Efforts to talk to RCD-Goma
officials were all futile as they were said to be in South Africa for talks
aimed at forging a new government in Kinshasa. The revolt reportedly started
on February 19.
The rebellion is said to
be in Minembwe hills near the towns of Fizi and Uvira. Uvira is about 140km
from Bukavu town, on the Congo-Rwanda border. The insurgents had reportedly
vowed to fight on, even as Rwanda urged them to negotiate. Sources said
the rebel had vowed not to return to RCD-Goma.
The RCD-Goma was reportedly
flying injured fighters and civilians to health centres in Uvira and to
Bukavu hospitals. No figures of the casualties were available. The insurgents
are reported to have defected with a large cache of arms.
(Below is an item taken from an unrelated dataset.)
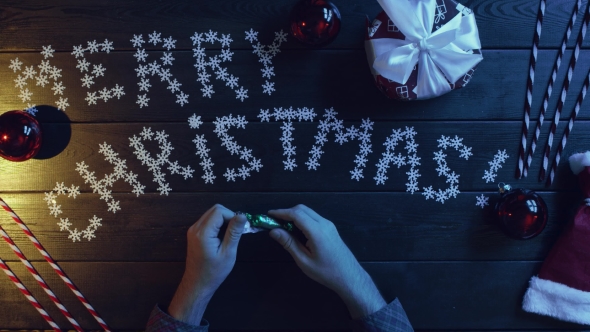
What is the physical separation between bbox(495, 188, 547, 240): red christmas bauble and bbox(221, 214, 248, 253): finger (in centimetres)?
74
RCD-Goma is among the main
rebel groups in Congo and controls large swathes of the territory in the
east, along the border with Rwanda. It sent 64 representatives to South
Africa for the ICD talks, the same as the Uganda-backed Movement for Congolese
Liberation's (MLC) of Jean Pierre Bemba.
Four factions of the Uganda-backed
RCD-Kisangani (led by Ateenyi Tibasiima, Wamba dia Wamba, Mbusa Nyamwisi
and Roger Lumbala) sent four representatives each. Observers blame the
ethnic violence and sporadic fighting in RCD-Kisangani territory on divisions
within the rebel group.
"With the new uprising in
Congo, there is fear that a similar situation could be replicated in south
Kivu under the control of the RCD-Goma," an official of the United Nations
Military Observer Mission for Congo (Monuc) said in Kampala on Thursday.
The various RCD-Kisangani
factions have been accused of fuelling ethnic animosity and occasionally
fight each other for control of towns with strategic resources like coltan
and gold. Since the start of this year, over 150 civilians have been killed
in ethnic fighting in RCD-Kisangani territory, with Lumbala's forces capturing
three resource-rich towns from the Nyamwisi group.
The Banyamulenge, who are
ethnically close to the Tutsi in Rwanda, in 1996, rebelled against the
regime of President Mobutu Sese Seko, which they accused of persecuting
them because of their alleged Rwanda origin. They joined hands with Laurent
Kabila's fighters and other groups, got military backing from Uganda and
Rwanda. They overthrew Mobutu in 1997.